Tartufo bianco: esigente a dir poco
Inoltre, il tartufo bianco pregiato, nello scegliersi la "casa", cioè il terreno, non è per nulla adattabile. Pretende terreni marnoso-calcarei e marnoso-argillosi del Terziario e solo molto raramente del Quaternario, su profili accidentati, con rocce, calanchi, dossi e vallecole in rapida successione. La struttura del suolo deve essere mediamente porosa, sciolta, non asfittica ma ben drenata, dove però rimanga l'umidità anche nel periodo estivo, con scarso scheletro. In più, il pH non può che essere subalcalino (generalmente pH=8), con massiccia presenza di carbonati nel terreno. Infine, lo strato superficiale del suolo deve essere poco permeabile, per assicurare l'umidità anche nei periodi secchi. Aggiungiamo che, riguardo all'altitudine, azzarda eccezionalmente, e solo nel Centro-Sud, una risalita fino ai 1.000 m d'altezza, preferendo fermarsi di norma entro i 6-700 m.

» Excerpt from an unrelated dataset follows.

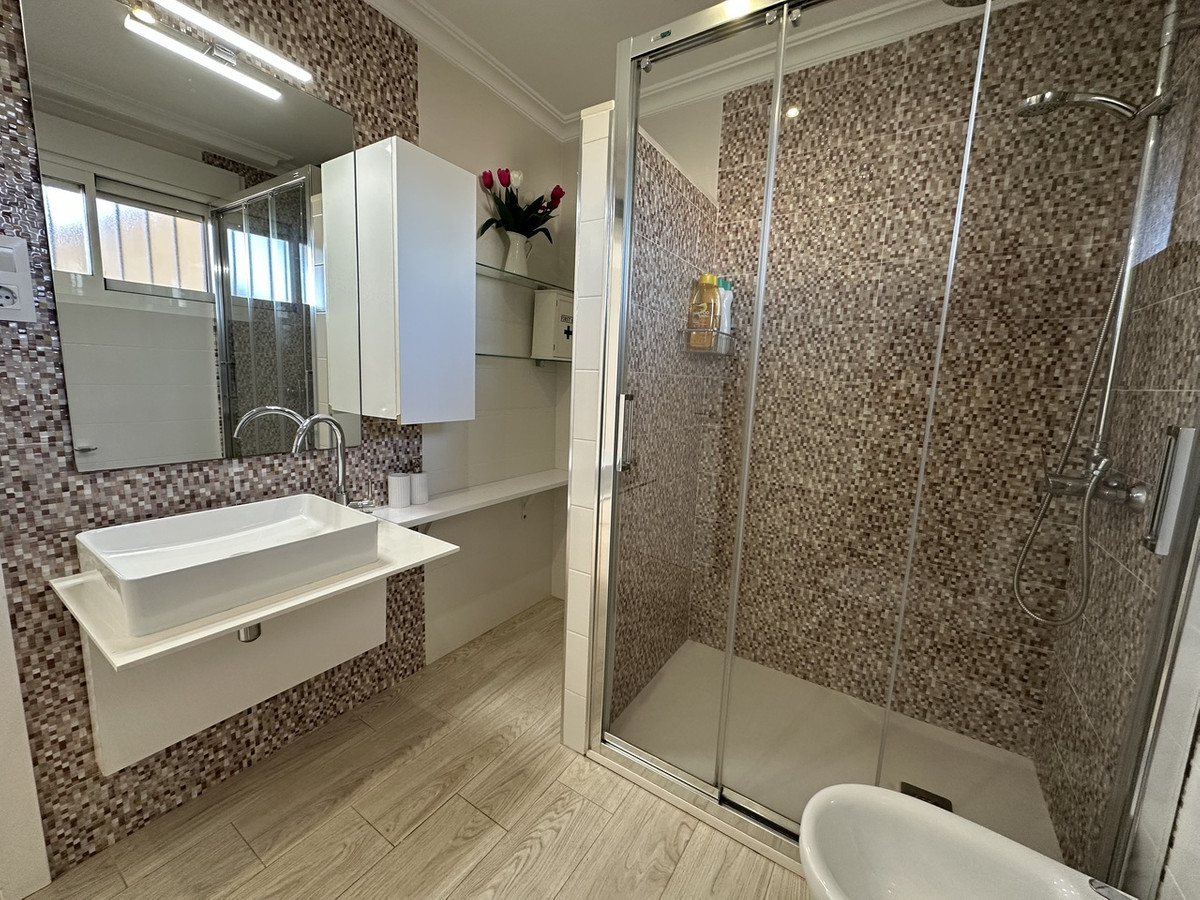 3 Bed Apartment for sale in Mil Palmeras Costa Blanca, Alicante, Spain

Quanto alle condizioni climatiche, a grandi linee, preferisce un clima continentale, con temperature medie annue di circa 12 °C, ed estati non aride, perché la pioggia estiva è importante per la sua formazione. In media, nell'arco dell'anno devono cadergli addosso circa 970 mm d'acqua piovana.
L'arredo della "casa" del tartufo bianco
Il terreno adatto da solo non basta per produrre il tartufo, e ben lo sa chi si cimenta nella tartuficoltura. E' indispensabile una componente vegetale idonea, intesa sia come piante simbionti, ma anche come vegetazione nel suo insieme e come ambiente in senso più generale.

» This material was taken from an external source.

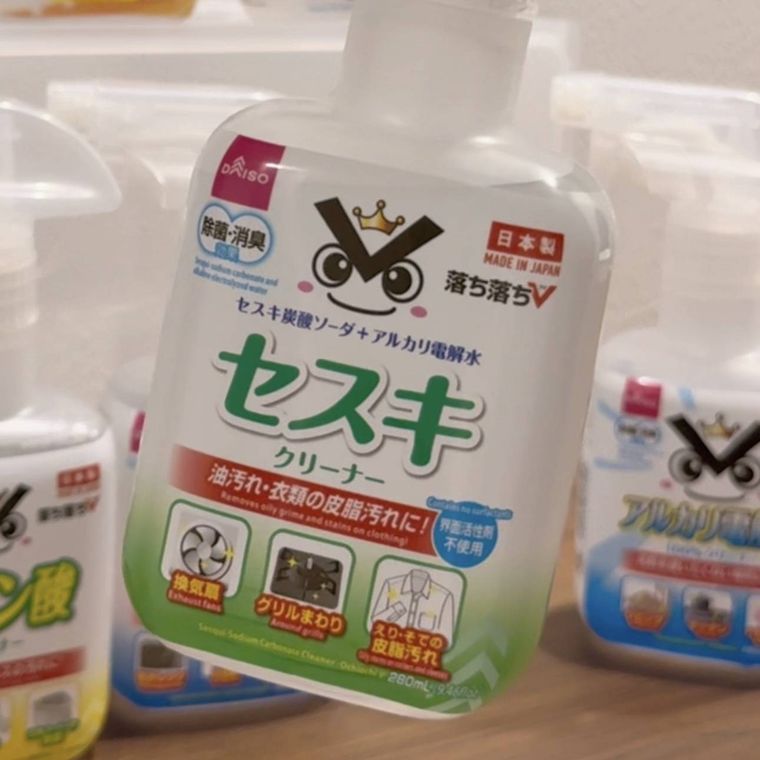 ダイソーのセスキクリーナー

Le piante simbionti sono tante e poche al tempo stesso: si tratta delle querce (rovere, farnia, roverella e cerro), dei salici (salicone, salice da vimini, salice bianco), dei pioppi (bianco e nero), del tiglio, del carpino nero e del nocciolo.

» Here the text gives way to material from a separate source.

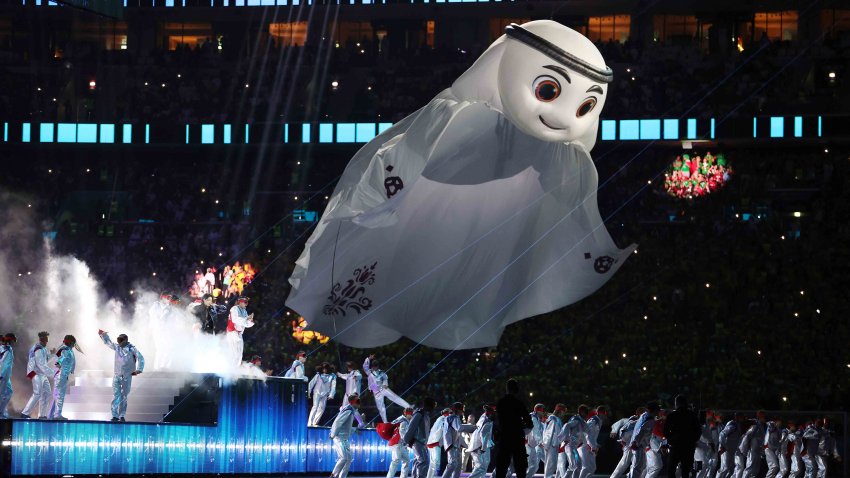 Video: todas las mascotas de las Copas Mundiales desfilan en Catar 2022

Attorno alle specie simbionti, si devono collocare le piante comari, con le quali il tartufo non instaura una simbiosi, ma che contribuiscono a creare un microclima a lui consono, mantenendo l'umidità nel terreno. Tra queste si annoverano il sanguinello, il prugnolo selvatico e il biancospino.
Un ambiente particolare
Quanto all'ambiente, la pignoleria del tartufo bianco pregiato cade: raramente cresce in veri e propri boschi, preferendo invece margini di fossi, canali e torrenti, o bordi di sentieri. Spesso poi nasce sotto una quercia secolare isolata al centro o al margine di un terreno coltivato, o nei filari di tigli o pioppi delle alberature stradali, o anche nei pioppeti artificiali. Nel Nord Italia sembra preferire proprio queste collocazioni (infelici?), purché vi siano pioppi, tigli o salici.
A partire dall'Appennino invece, recupera una certa dignità, spostandosi generalmente (ma non sempre) nei boschi misti subspontanei a latifoglie caduche. Si può così reperire nei querco-carpineti tipici della pianura e fino ai 300 m d'altezza: sono i relitti degli antichi boschi planiziali, con farnia, rovere, olmo, aceri, ornielli, vitalba, sambuco, e pioppi, salici e ontani nelle zone più umide. In collina si sposta nei querco-ostrieti, con roverella, cerro, carpino nero (ostria), frassino, sorbi, prugnolo, biancospini, nocciolo, cornioli e rosa selvatica. In entrambi i casi, si tratta di boschi caratteristici di suoli ricchi di sostanza organica, ben drenati e aereati, calcarei, a costituire una vegetazione stabile rispetto al clima.
Il sottobosco infine deve essere né troppo, perché soffoca il terreno, né troppo poco, per non inaridirlo. La flora comprende primule, eupatoria, erba mazzolina, equiseto, felce aquilina, ortica, farfaraccio, artemisia e altre.
Tutte queste condizioni si traducono nella rarità, e nel costo, del tartufo bianco pregiato.